Overall, my time here has flown by so quickly and I can’t believe I’m almost halfway through my 8 months here. I’m not sure I’m going to be ready to go back to Scotland in June.



Ryan Young is our new language assistant. He comes from Conventry, UK, is 23 years old and enjoys living in Italy.

We have asked him a few questions to get to know him better.

1. Why did you want to become a language assistant?

I have wanted to work in Italy since I studied here during university. I also wanted to gain teaching experience as one day I would like to teach at a Higher Education or Secondary level. I chose to teach English Language in particular because there is a strong demand for native speaking teachers in Italy and across Europe. I have come to enjoy the role so much that I am even considering finding a full-time role in Italy once I have finished my placement.

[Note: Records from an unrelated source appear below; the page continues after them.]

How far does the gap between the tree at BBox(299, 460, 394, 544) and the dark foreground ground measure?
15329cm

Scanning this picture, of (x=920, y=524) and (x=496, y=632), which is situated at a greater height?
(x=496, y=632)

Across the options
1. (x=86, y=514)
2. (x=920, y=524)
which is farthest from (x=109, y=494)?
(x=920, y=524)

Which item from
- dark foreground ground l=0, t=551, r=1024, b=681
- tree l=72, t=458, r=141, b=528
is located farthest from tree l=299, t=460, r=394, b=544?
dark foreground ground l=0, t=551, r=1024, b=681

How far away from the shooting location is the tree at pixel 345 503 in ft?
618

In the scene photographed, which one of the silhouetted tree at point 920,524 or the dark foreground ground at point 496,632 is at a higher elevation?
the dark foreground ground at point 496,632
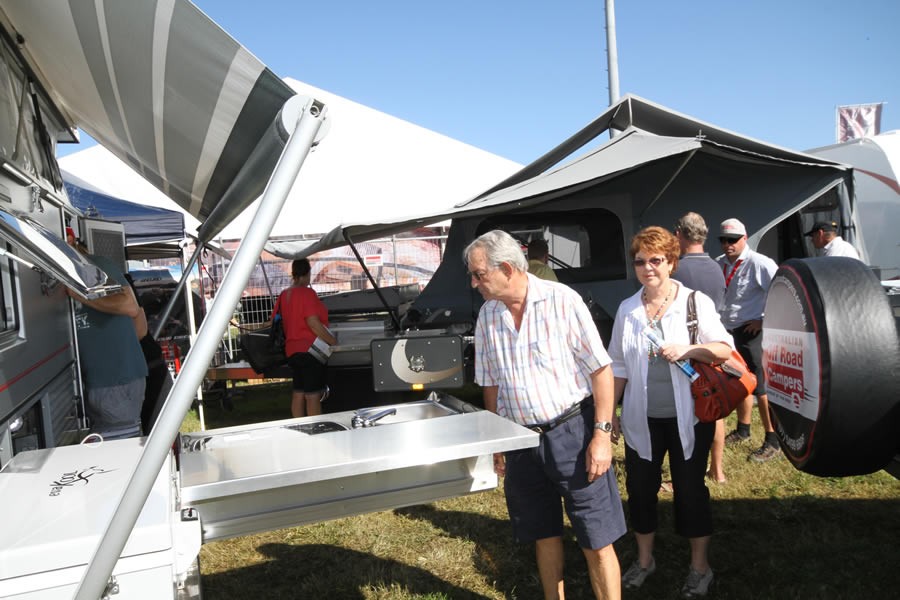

2. What advice would you give our students?

Originally I did not think about coming to Alto-Adige to teach. It is not what most people believe to be “typical Italy”, whatever that may be. But since coming here I have been thoroughly impressed. Not just by the landscapes, which, it goes without saying, are some of the best in the world, but also by the rich and vibrant culture and ancient traditions found here. It has been interesting to see how people of all ages strive to keep Ladin culture alive, especially by speaking the language on a day-to-day basis.
My School have been very accommodating from day one. My tutors have done an incredible job by striking the right balance between allowing me to take part in, and even teach, some lessons whilst giving me time to observe their own teaching practices.

3. What is a highlight in your life you are particular proud of?

In terms of advice for learning a language (I have been learning Italian - intermittently - for about 7 years now) it would be to not be afraid of making mistakes. Never turn down an opportunity to practice speaking (especially with a native) and always remember that learning a language is a trial and error process. 
In terms of general advice about school, it would be to not let one bad test mark or feedback to get you down. In the grand scheme of things, any negative feedback should been seen as a path towards improvement.
I am particularly proud of my time spent living in Italy, including the two times I went to Venice for my undergrad and Masters and my current British Council placement. Living and working in Italy has taught me to appreciate this country like a second home and I am amazed how comfortable I can feel when I am here.

4. What annoys you most?  

I get very annoyed when I can’t remember a certain word or term, especially if I’m practising my Italian. It’s a bad habit of mine and I guess I should stop focusing so much on the little things.

5. What is your favourite aspect of your current job?

So far my favourite aspect of the job has been the few times when I have come up with an unusual theme for a lesson and the students have fully engaged with it. This is, of course, not a regular occurrence but even the process of trying to find out what suits certain pupils and classes and what doesn’t suit others can be interesting.